“…but it is extremely difficult to watch oneself working….”
–Xavier deMaistre, Voyage Around My Room, 1794.
Q: When did you first paint?
A: In 1952, when I was twelve. My friend, Robert Nunn and I walked to the edge of the St. Lawrence river (we lived in Kingston) and despoiled a canvas board each. His despoiling was better than mine; his painting was bolder, louder and more decisive than mine. He was a barely pubescent Vlaminck or Derain. My painting was timid, abashed. It was a timidity, a diffidence, I then set about to outgrow.
Q: When did you first exhibit?
A: In lots of momentary, glancing-blow places, but my first SERIOUS exhibition was in 1983, at the Jane Corkin Gallery in Toronto. It was a big show of works on Paper. I was forty-three and in the throes of teaching and writing about art—other peoples’ art.

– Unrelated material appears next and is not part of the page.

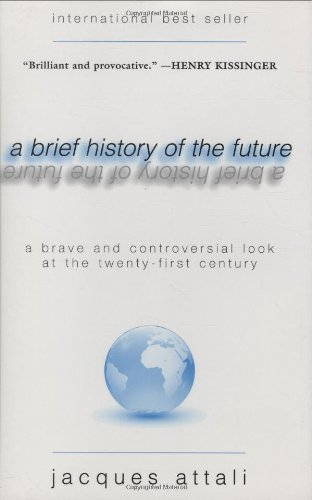 A Brief History of the Future: A Brave and Controversial Look at the Twenty-First Century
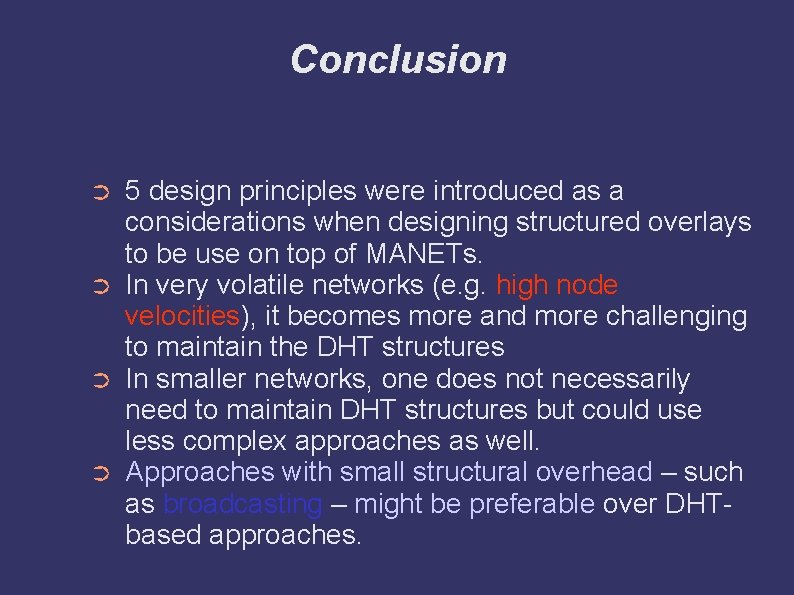 Conclusion ➲ ➲ 5 design principles were introduced as a considerations when designing structured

Q: Let’s jump ahead about 40 years. How did your summer-long exhibition at the Periphery come about?
A: Entirely through the kindness and courtliness—the agency—of architect, artist and musician Dimitri Papatheodorou, for whom the Periphery is both a country home and a six-acre estate-wide workshop near the pastoral, pixilated village of Warkworth, Ontario. Papatheodorou describes the Periphery as a landscape containing visual art, music, performance and architecture, seeing it as a “time-based project” where he pursues his painting (in the exquisite new studio he has recently designed and had built) and, in a spacious gallery next to it, mounts summer-long exhibitions of some artist whose work he likes (last summer’s exhibition was of paintings by Toronto-based artist Greg Angus).
Q: What makes up your Periphery exhibition?
A: It’s in two parts. The first is a small retrospective, a mounting of a dozen works on paper from 2005 to 2015. The second part, titled Passatempi, Painting in the Meantime, is a wall-sized array of about 75 recent small paintings (acrylic with collage) on rough hunks of raw cardboard, some of them (my favourites) only a few inches wide.
Q: What are they like?
A: They’re muscular and messy, wildly gestural, impatient, ecstatic, frenetic and as far as I’m concerned, almost unbearably beautiful. They make my chest tight.
Q: They are, as you say, awfully small. Why?
A: Because they are painted on very small pieces of throwaway cardboard—distaff, disreputable, ignoble shardsof cardboard, a lot of which come to me as the wrappings around books I’ve ordered or the boxes some foodstuffs like pasta come in. I save them all for painting. I love cardboard. I like its used look. It has a history.
Q: When do you paint?
A: Between writing poems. Which is to say, all the time.
Q: How long do you spend on a painting?
A: About 2-3 minutes. 5 minutes tops.
Q: What’s the rush?
A: I’m getting old. I’m eighty-five now.
Q: That’s the reason?
A: Nah. In fact, I’ve always worked that way. Back in 2010, when I was exhibiting my 1 Minute Cereal Box Landscapes everywhere, each one of them took me only a minute apiece. I’d make a whole exhibition in an hour. Labouring over a painting is okay, I guess, if you’re Magritte or somebody.
Q: What do you like about these rapid-fire cardboards?
A: Their hecticity, the rush of them, the meaning (sometimes august, symbolic and even mythic) that always—always—emerges from them. Not one of them is ever non-representational. And yet not one of them knows where it’s going when it starts out.
Q: What if you make a mistake?
A: I can’t. If a painting begins not to work—to bore me, for example—I subject it to some cleansing, cataclysmic event, like a sluicing of white paint—and then I start in to fix it. I haven’t lost one yet.
Q: How did you decide on their installation?
A: Dimitri did that. He’s an architect. He has a perfect sense of form.